Unternehmer sollten gezielt Werkstudenten ansprechen

Das Unterstützen von Forschungsarbeiten ist übrigens auch ein Weg, die bereits im Unternehmen angestellten Mitarbeiter bei der Weiterbildung zu unterstützen – neben den klassischen Formen wie Kursen und Seminaren. Gerade Betriebe im Technologiebereich, wie etwa Ingenieurgesellschaften oder Maschinenbauunternehmen, sollten gezielt ihren Vorteil nutzen, ein attraktives Forschungsobjekt oder -umfeld zu bieten. Wie groß die Not bei der Suche nach Fachkräftenachwuchs ist, zeigt unter anderem die Tatsache, wie fantasievoll Unternehmen in Kooperation mit Hochschulen oder teils sogar Konkurrenten agieren. Mittelständler sollten also ruhig mal die Veranstaltungsverzeichnisse oder Homepages von Lehrstühlen vor allem der Fachhochschulen, aber auch Universitäten in ihrem Umkreis studieren – und Kontakt aufnehmen, um Kooperationsmöglichkeiten auszuloten. Die Zusammenarbeit dürfte sich auch aus Unternehmenssicht lohnen.
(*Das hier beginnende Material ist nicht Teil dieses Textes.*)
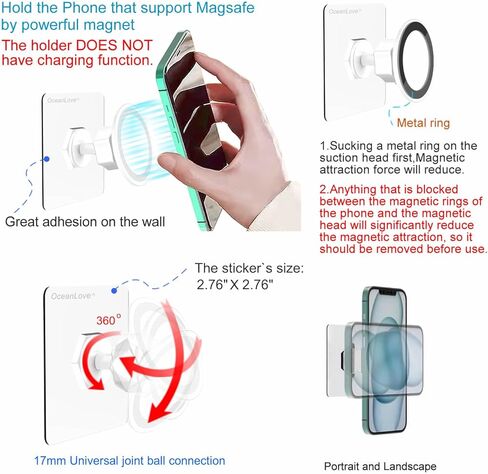 Hold the Phone that support Magsafe by powerful magnet

The holder DOES NOT have charging function.

OceanLove

Great adhesion on the wall

OceanLove

Metal ring

1.Sucking a metal ring on the suction head first,Magnetic attraction force will reduce.

2.Anything that is blocked between the magnetic rings of the phone and the magnetic head will significantly reduce the magnetic attraction, so it should be removed before use.

The sticker`s size: 2.76" X 2.76"

OceanLove

360°

17mm Universal joint ball connection

Portrait and Landscape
Geförderte Forschungsprojekt auch für kleine Betriebe

Für innovative Mittelständler, die ihren Mitarbeitern neue Perspektiven im Job oder in der Weiterbildung geben wollen, lohnt auch ein Blick in die Forschungsförderung. Schreibt eine öffentliche Stelle aus Bund, Ländern oder auch EU zufällig ein gut passendes Forschungsprojekt zur Förderung aus, findet sich das dort. Die Suche kann sich rasch bezahlt machen – es gibt einige Projekte, die speziell für Mittelständler gedacht beziehungsweise mit Blick auf den geforderten Eigenanteil erschwinglich sind. Eine weitere interessante Anlaufstelle auch für kleine Mittelständler ist die Arbeitsgemeinschaft industrieller Forschungsvereinigungen „Otto von Guericke“ e.V. (AiF). Sie fördert gezielt kleine und mittlere Unternehmen aus bestimmten Branchen bei der Forschung – insbesondere in den diversen technologischen Bereichen – und tritt im Auftrag des Bundeswirtschaftsministeriums als Projektträger in Aktion. Das dürfte mit Blick auf die zuweilen knifflige Innovationsfinanzierung also ganz hilfreich sein und ebenfalls den Zugang zu interessierten, interessanten Fachkräften eröffnen.